Premier League Match Report: Liverpool's love affair with the woodwork continues as Luis Suarez's laughable dive infuriates Stoke

Liverpool 0 Stoke 0

Anfield

There is no club quite so much in thrall to its own history as Liverpool and on the final whistle record books were flicked through to ascertain when they had last started a season this badly.

The answer was... two years ago, under Roy Hodgson.

Hodgson was given a little over five months on Merseyside and Brendan Rodgers will expect and probably be allowed years to complete his rebuilding of Liverpool. However, if the Liverpool manager had any doubts that the club’s American owners expect results, he only had to watch the Channel Five documentary in which John W Henry is seen chatting to the Boston Red Sox coach, Bobby Valentine, in the dressing rooms of Fenway Park during the summer.  Valentine has just had his contract terminated by the men who also run Anfield.

Thursday night’s 3-2 defeat by Udinese was the first of a series of seven straight matches Liverpool will play on Merseyside which will go a long way to shaping Rodgers’ first season here. This was an afternoon that summed up his first couple of months; Liverpool dominated possession and struck or grazed the frame of the goal four times without ever looking like they were going to win the game or even score.
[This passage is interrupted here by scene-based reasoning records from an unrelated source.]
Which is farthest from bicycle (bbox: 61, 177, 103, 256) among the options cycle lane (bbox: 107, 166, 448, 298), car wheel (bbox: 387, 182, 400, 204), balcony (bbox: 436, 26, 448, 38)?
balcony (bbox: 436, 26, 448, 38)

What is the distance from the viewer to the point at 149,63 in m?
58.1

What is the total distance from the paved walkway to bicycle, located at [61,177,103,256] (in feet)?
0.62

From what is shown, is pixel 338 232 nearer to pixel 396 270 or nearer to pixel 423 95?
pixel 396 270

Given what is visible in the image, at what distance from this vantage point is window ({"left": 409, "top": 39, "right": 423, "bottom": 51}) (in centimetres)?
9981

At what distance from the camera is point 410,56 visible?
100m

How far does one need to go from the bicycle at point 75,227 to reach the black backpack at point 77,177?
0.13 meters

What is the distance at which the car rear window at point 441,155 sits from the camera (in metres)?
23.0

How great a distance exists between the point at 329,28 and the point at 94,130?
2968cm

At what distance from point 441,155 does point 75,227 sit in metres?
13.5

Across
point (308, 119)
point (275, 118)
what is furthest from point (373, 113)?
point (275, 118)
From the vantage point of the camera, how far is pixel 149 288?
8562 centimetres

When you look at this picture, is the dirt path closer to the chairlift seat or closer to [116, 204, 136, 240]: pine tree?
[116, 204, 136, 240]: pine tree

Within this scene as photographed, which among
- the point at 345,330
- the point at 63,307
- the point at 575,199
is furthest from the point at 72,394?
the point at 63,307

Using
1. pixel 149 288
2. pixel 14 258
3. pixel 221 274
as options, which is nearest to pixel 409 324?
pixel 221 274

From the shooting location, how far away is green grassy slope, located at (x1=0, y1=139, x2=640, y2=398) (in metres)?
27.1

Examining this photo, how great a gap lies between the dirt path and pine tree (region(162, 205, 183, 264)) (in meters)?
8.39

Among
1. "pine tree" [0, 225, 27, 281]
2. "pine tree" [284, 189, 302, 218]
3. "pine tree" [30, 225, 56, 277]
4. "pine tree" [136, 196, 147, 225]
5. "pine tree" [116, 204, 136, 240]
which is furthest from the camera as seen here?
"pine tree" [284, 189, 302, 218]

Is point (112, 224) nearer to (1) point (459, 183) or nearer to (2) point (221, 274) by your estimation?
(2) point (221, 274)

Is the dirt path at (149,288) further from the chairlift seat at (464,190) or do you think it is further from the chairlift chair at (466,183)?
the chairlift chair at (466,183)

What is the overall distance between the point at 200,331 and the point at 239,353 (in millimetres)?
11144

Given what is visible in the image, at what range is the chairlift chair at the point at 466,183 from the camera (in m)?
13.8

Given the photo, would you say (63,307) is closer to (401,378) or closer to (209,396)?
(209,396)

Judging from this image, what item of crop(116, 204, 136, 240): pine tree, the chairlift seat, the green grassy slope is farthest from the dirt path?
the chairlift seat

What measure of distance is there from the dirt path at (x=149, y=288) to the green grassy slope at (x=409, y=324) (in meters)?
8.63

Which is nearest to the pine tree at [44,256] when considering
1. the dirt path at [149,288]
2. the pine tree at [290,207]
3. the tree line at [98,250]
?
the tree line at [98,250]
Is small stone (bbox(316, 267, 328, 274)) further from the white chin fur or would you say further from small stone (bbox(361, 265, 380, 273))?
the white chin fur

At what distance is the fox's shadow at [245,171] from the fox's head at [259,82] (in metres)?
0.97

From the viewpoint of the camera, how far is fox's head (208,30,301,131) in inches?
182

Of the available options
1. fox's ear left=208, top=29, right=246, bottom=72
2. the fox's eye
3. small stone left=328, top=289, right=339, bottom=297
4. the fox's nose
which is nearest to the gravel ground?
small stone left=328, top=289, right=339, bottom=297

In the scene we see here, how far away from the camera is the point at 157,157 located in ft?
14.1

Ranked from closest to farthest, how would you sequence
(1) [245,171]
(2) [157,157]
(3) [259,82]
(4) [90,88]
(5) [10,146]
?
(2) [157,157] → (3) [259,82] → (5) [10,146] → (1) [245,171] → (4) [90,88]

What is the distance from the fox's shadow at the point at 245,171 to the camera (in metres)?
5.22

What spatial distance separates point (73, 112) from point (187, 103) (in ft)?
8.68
“The crowd pleased me more than anything. We have won only two home games in the calendar year and it is nearly a year since we last won consecutive league fixtures,” said Rodgers. “To get that kind of constant support really means something.” It was the kind of support Hodgson never really received.

Seeing Stoke wearing the red and blue stripes made famous by Barcelona provided the kind of double-take that would come from seeing Ray Winstone playing Lord Grantham in Downton Abbey. Stoke will be Barcelona only when Catalonia takes an interest in rugby league.

At half-time, one former Liverpool great remarked that had Jimmy Case still been in his pomp, he would have sorted out what he saw as Stoke’s deliberate policy of roughing up Rodgers’ younger players.

The Liverpool manager doubted this was what his opposite number, Tony Pulis, had instructed and, in any event, they came through it well. When Daniel Agger drove the ball across the face of the Stoke goal, Raheem Sterling struck it against the outside of the post. It was the closest Liverpool came to a breakthrough – Agger, Luis Suarez and Martin Skrtel all technically hit the post but this was the only one that seemed likely to finish in the net.

“There was a challenge in the first half when Glen Johnson and Jon Walters went up for a header,” said Pulis, responding to charges of over-physicality. “It was a real, full-blooded challenge and I thought Glen did absolutely fantastically to bounce back up and get on with it.

“I went over to him and said ‘well done’, although I think the crowd thought I was having a go at him, but his behaviour was first class. Then, you have Suarez falling over in the box. That was really, really disappointing and should be highlighted.

“Retrospective decisions are made on a Monday and Suarez should be punished. The dive in the penalty area was an embarrassment. How he wasn’t booked, I don’t know.”

The Uruguayan had worked tirelessly but his dive would not have fooled a five-year-old. He had slipped under pressure and then thrown himself to the ground. It was laughable and until this issue is addressed Suarez, who was fouled relentlessly, will be looked at with disbelief every time he appeals to a referee. In the second half, he had a reasonable appeal for a penalty when pushed in the back by Robert Huth, who was one of six Stoke players to be booked. It was ignored.

So, too, was Stewart Downing, although Rodgers denied his omission had anything to do with Downing’s comments that he had had plenty of conversations with his manager as to why he was not being played. Rodgers’ own comment that players at Liverpool “who do not put their bodies on the line stand out like a sore thumb” was generally thought to refer to the winger. Downing had played well against Udinese but the defeat had been condemned by Rodgers as “ lazy” and “sloppy” and, during the opening exchanges against Stoke, lazy and sloppy were what Liverpool were.

First, Nuri Sahin passed straight to Charlie Adam, who might have scored had Pepe Reina not blocked his shot. Then the Liverpool keeper gave the ball straight to Steven N’Zonzi, who set up Michael Kightly for a beautifully aimed chip that would have been the day’s only goal had Reina not spectacularly atoned for his error by tipping the shot into the Kop.

It was only when Steven Gerrard delivered a fabulous drive that was pushed away at full stretch by Asmir Begovic that Liverpool began to settle and control the match.

It would have been fascinating to have seen Michael Owen at Anfield against the club to which he had contributed so much. Owen, however, on a day when all the teams he has played for were in action – Liverpool, Real Madrid, Newcastle, Manchester United and Stoke – was unable to play because of a groin strain. You would have to be very cynical to point out that one of the highlights of the sport Owen is accused of preferring to football, the Prix de l’A rc de Triomphe, was on television.